SHORT TASK:
Copy out each line exactly; pictures stay out of the copy.

PROVIDED ENTRIES:

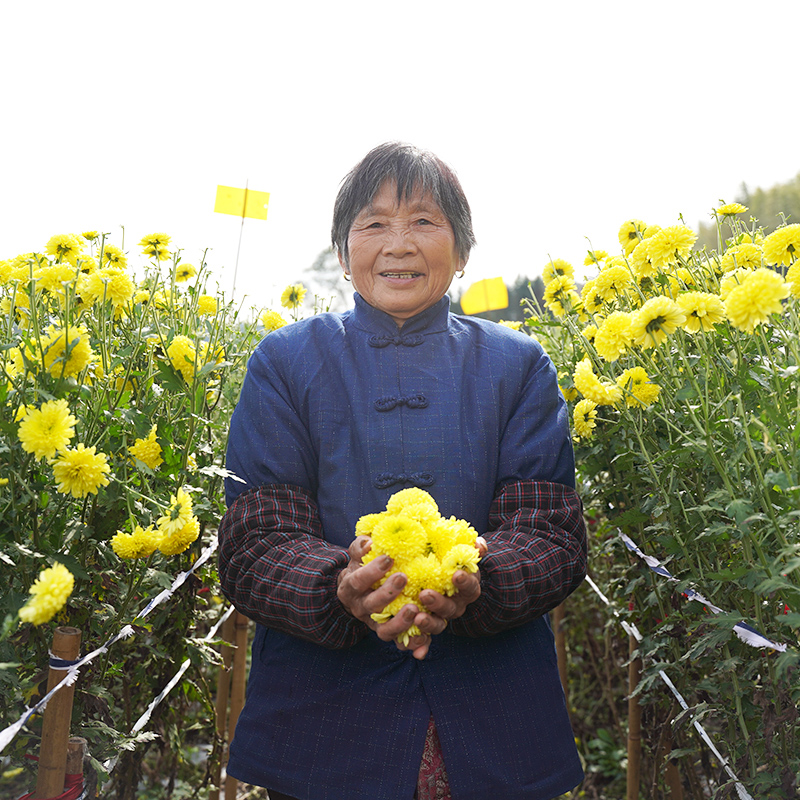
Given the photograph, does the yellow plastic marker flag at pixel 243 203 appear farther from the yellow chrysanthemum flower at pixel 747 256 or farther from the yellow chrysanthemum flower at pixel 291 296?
the yellow chrysanthemum flower at pixel 747 256

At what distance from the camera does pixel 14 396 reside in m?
1.29

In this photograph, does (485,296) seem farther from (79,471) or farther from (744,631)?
(79,471)

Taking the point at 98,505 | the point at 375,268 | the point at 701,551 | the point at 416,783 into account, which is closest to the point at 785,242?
the point at 701,551

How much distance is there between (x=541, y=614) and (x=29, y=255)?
1439 millimetres

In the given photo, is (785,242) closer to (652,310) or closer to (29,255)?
(652,310)

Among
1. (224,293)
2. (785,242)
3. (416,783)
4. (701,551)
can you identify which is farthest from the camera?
(224,293)

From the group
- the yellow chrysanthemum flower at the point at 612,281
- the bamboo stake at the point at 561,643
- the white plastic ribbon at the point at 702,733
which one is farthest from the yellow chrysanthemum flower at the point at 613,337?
the bamboo stake at the point at 561,643

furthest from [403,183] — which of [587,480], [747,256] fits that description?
[587,480]

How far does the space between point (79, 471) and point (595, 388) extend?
1031 mm

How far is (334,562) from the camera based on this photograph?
4.70 feet

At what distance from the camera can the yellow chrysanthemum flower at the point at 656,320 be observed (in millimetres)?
1361

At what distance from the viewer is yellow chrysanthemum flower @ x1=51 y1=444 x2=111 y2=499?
1.20m

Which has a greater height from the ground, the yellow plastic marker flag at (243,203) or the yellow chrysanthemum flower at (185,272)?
the yellow plastic marker flag at (243,203)

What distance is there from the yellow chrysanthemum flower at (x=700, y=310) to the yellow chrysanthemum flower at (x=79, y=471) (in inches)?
39.9
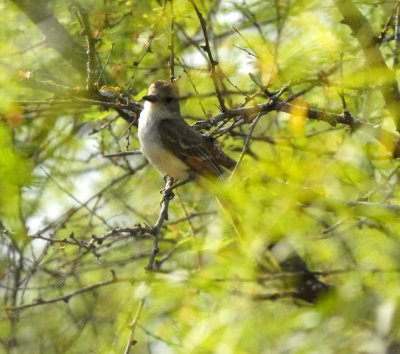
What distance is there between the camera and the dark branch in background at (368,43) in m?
4.28

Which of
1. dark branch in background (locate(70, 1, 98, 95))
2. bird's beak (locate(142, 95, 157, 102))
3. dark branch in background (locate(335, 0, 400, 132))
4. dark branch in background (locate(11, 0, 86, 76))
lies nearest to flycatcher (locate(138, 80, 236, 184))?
bird's beak (locate(142, 95, 157, 102))

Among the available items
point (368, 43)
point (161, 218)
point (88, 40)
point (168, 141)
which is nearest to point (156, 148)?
point (168, 141)

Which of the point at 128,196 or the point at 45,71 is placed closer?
the point at 45,71

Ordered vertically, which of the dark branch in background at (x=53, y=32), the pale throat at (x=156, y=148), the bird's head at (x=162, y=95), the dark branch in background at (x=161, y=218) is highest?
the dark branch in background at (x=53, y=32)

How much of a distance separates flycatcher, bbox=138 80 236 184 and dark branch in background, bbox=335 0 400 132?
142 cm

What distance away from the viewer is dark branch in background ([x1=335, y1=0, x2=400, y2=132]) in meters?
4.28

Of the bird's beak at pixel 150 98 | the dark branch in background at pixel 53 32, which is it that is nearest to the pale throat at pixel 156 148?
the bird's beak at pixel 150 98

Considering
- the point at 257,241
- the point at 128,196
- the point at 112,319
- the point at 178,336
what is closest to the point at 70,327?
the point at 112,319

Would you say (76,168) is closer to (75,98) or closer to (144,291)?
(75,98)

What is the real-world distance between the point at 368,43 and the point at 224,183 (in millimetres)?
2266

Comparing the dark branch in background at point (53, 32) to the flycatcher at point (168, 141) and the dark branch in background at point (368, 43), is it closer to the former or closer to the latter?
the flycatcher at point (168, 141)

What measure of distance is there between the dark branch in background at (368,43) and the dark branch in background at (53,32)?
203cm

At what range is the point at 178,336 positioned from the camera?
113 inches

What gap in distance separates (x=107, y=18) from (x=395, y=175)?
227 cm
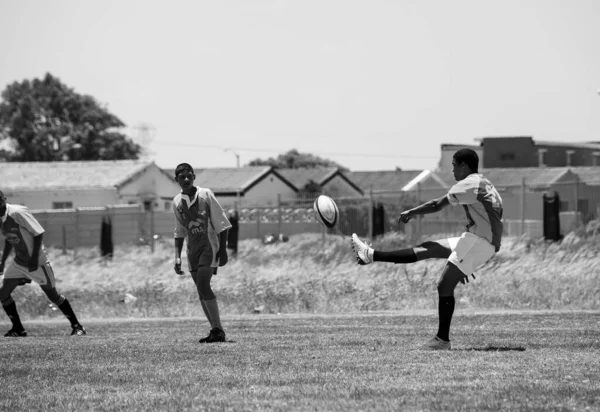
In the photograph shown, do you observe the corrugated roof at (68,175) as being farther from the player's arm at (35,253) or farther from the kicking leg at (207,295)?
the kicking leg at (207,295)

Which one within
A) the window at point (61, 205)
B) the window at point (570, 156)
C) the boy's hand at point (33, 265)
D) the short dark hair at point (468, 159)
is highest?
the window at point (570, 156)

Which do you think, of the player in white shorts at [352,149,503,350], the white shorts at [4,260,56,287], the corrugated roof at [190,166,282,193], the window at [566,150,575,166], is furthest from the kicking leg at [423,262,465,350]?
the window at [566,150,575,166]

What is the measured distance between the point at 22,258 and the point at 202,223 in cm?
314

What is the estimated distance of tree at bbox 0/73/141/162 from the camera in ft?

COMPLETED EXERCISE:
Given the photograph, does the yellow plastic marker flag at pixel 243 203 appear farther from the yellow chrysanthemum flower at pixel 747 256 or farther from the yellow chrysanthemum flower at pixel 291 296?
the yellow chrysanthemum flower at pixel 747 256

At what distance from the camera does pixel 14 396 reside in m?
1.29

In this photograph, does (485,296) seem farther from (79,471) or farther from (744,631)?
(79,471)

Taking the point at 98,505 | the point at 375,268 | the point at 701,551 | the point at 416,783 into account, which is closest to the point at 785,242?
the point at 701,551

How much distance is there between (x=541, y=614) and (x=29, y=255)?
1439 millimetres

In the given photo, is (785,242) closer to (652,310) or closer to (29,255)?
(652,310)

Among
1. (224,293)
2. (785,242)
3. (416,783)
4. (701,551)
can you identify which is farthest from the camera?
(224,293)

From the group
- the yellow chrysanthemum flower at the point at 612,281
- the bamboo stake at the point at 561,643
- the white plastic ribbon at the point at 702,733
which one is farthest from the yellow chrysanthemum flower at the point at 613,337?
the bamboo stake at the point at 561,643

furthest from [403,183] — which of [587,480], [747,256] fits that description?
[587,480]

How far does the space between point (79, 471) and point (595, 388) extend?
1031 mm

How far is (334,562) from the camera based on this photograph?
4.70 feet

At what distance from the camera can the yellow chrysanthemum flower at the point at 656,320 be observed (in millimetres)?
1361

At what distance from the viewer is yellow chrysanthemum flower @ x1=51 y1=444 x2=111 y2=499?
1.20m

Which has a greater height from the ground, the yellow plastic marker flag at (243,203) or the yellow chrysanthemum flower at (185,272)?
the yellow plastic marker flag at (243,203)

What distance is there from the yellow chrysanthemum flower at (x=700, y=310) to the yellow chrysanthemum flower at (x=79, y=471) (in inches)?
39.9
What distance is there between the camera and the dark branch in background at (368,43) in m?
4.28

Which of
1. dark branch in background (locate(70, 1, 98, 95))
2. bird's beak (locate(142, 95, 157, 102))
3. dark branch in background (locate(335, 0, 400, 132))
4. dark branch in background (locate(11, 0, 86, 76))
lies nearest to flycatcher (locate(138, 80, 236, 184))?
bird's beak (locate(142, 95, 157, 102))

Among the available items
point (368, 43)
point (161, 218)
point (88, 40)
point (168, 141)
which is nearest to point (156, 148)?
point (168, 141)

Which of the point at 128,196 or the point at 45,71 is placed closer?
the point at 45,71

Ordered vertically, which of the dark branch in background at (x=53, y=32), the pale throat at (x=156, y=148), the bird's head at (x=162, y=95), the dark branch in background at (x=161, y=218) is highest?
the dark branch in background at (x=53, y=32)

How much of a distance separates flycatcher, bbox=138 80 236 184 and dark branch in background, bbox=335 0 400 132?
142 cm

What distance away from the viewer is dark branch in background ([x1=335, y1=0, x2=400, y2=132]) in meters?
4.28

Of the bird's beak at pixel 150 98 | the dark branch in background at pixel 53 32, which is it that is nearest to the pale throat at pixel 156 148?
the bird's beak at pixel 150 98

Considering
- the point at 257,241
- the point at 128,196
- the point at 112,319
- the point at 178,336
what is closest to the point at 70,327?
the point at 112,319

Would you say (76,168) is closer to (75,98) or closer to (144,291)?
(75,98)

What is the real-world distance between the point at 368,43 and the point at 224,183 (in millimetres)?
2266

Comparing the dark branch in background at point (53, 32) to the flycatcher at point (168, 141) and the dark branch in background at point (368, 43), is it closer to the former or closer to the latter?
the flycatcher at point (168, 141)

What measure of distance is there between the dark branch in background at (368,43) and the dark branch in background at (53,32)?
203cm

At what range is the point at 178,336 positioned from the camera?
113 inches

What gap in distance separates (x=107, y=18) from (x=395, y=175)?
227 cm
In the photograph shown, do you observe the corrugated roof at (68,175) as being farther from the player's arm at (35,253) or farther from the kicking leg at (207,295)?
the kicking leg at (207,295)

Which one within
A) the window at point (61, 205)
B) the window at point (570, 156)
C) the boy's hand at point (33, 265)
D) the short dark hair at point (468, 159)
is highest?
the window at point (570, 156)

Which do you think, of the player in white shorts at [352,149,503,350], the white shorts at [4,260,56,287], the corrugated roof at [190,166,282,193], the window at [566,150,575,166], is furthest from the kicking leg at [423,262,465,350]?
the window at [566,150,575,166]

What is the measured distance between the point at 22,258 and the point at 202,223 in cm?
314

What is the estimated distance of tree at bbox 0/73/141/162 from the camera in ft?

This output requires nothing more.